• Action item: Restate word for word the run of lines that begins at the one containing "Given this setup, evaluate" and ends at the last line of the listing.

[Start of Attachment]

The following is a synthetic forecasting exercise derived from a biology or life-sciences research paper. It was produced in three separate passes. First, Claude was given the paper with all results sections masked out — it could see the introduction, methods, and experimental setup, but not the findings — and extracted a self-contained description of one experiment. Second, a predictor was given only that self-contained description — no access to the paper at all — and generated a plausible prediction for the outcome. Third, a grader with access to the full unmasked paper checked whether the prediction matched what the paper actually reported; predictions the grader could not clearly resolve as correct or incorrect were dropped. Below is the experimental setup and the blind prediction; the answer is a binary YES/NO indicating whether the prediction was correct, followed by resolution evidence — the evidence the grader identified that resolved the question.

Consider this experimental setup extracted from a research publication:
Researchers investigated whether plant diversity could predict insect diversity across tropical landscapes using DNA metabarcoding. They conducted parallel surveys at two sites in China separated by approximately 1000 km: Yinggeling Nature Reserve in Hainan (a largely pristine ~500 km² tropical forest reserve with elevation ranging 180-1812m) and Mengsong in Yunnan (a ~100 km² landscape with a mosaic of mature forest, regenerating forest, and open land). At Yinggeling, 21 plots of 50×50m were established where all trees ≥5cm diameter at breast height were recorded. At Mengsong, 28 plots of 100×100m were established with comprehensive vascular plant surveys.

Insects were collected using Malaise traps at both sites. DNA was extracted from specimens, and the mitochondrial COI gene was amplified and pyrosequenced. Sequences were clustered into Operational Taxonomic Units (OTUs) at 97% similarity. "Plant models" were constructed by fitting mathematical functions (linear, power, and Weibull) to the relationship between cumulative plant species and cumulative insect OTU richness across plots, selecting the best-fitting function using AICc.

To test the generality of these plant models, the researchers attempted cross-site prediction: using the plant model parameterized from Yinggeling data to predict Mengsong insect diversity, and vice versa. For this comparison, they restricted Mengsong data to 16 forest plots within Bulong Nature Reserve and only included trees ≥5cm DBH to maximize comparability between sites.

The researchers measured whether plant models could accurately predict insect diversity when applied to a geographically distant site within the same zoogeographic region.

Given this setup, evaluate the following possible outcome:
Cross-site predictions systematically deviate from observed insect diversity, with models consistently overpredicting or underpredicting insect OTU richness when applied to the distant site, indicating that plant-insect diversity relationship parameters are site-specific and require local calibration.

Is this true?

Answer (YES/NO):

[End of Attachment]

• Response below:
Given this setup, evaluate the following possible outcome:
Cross-site predictions systematically deviate from observed insect diversity, with models consistently overpredicting or underpredicting insect OTU richness when applied to the distant site, indicating that plant-insect diversity relationship parameters are site-specific and require local calibration.

Is this true?

Answer (YES/NO):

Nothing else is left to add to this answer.